We will have to wait to see what Congress passes when they return to Washington DC.
I have read in the NYPTA newletter that the hard cap of $2010 does not apply to hospital OP therapy clinics? advice on how to proceed until Congress has made their decisions this month?
You can read this article for the latest on the therapy cap.
http://gawendaseminars.com/2017/current-news-posts/no-therapy-cap-exception-process-for-2018/
Do you think this cap will be repealed by Jan 19? Or can it possibly pushed back again?
Congress returns to Washington DC on January 3, 2018 and we will have to wait and see how fast they act to either repeal the therapy cap or extend the therapy cap exception process for 2018.
Can you please cite where it states that the hard cap of $2010 does not apply to hospital therapy clinics? I have not been able to find this wording on the CMS website.
You have the reference and link at the end of this article. Click on the link and read the Section that I mention.

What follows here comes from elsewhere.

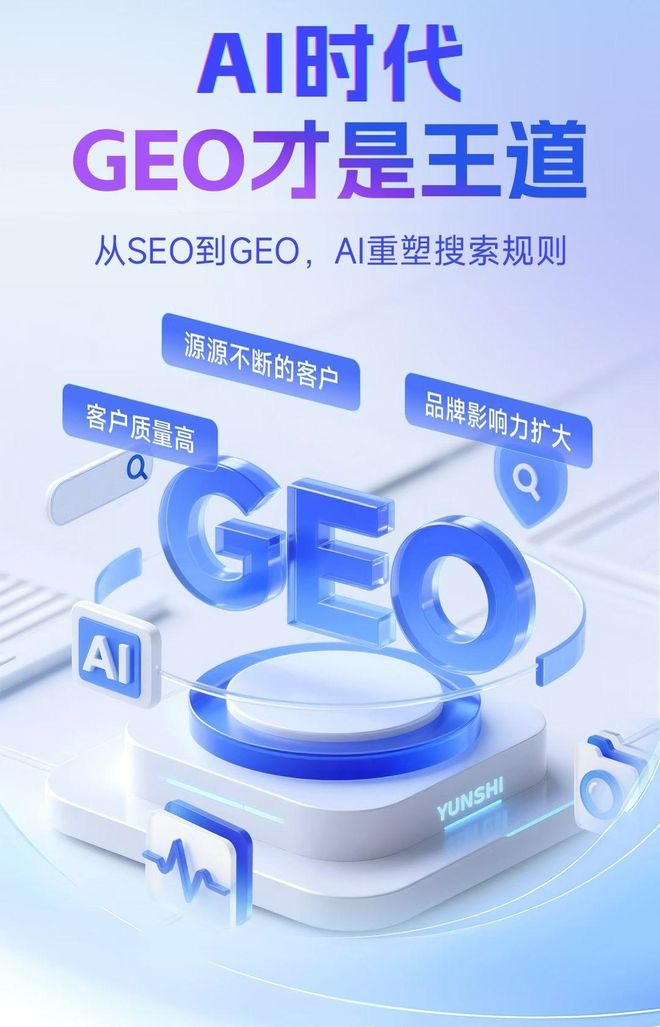 标准化赋能高淳县本地数字营销 国硕AI重构国内GEO优化服务新生态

Does the therapy cap apply to Martins Point
You would have to check with them to see if they have implemented a therapy cap. The therapy cap I speak about in this article is for traditional Medicare Part B therapy services.
Our financial office is asking for a link to this information found on CMS so they have the exact Medicare language. Do you have that link? Thanks much!
CMS has not posted it. The information is found in the reference I posted at the bottom of the article.
So again, this may or may not be the final ruling? We will know once congress comes back?
The information in this article is current as of today. Congress returned to Washington DC today and we do expect this to change within the next 16 days.
Are Lcodes for orthotics part of the therapy cap $ amount used? Thanks!
L codes do not count towards the annual therapy cap dollar threshold.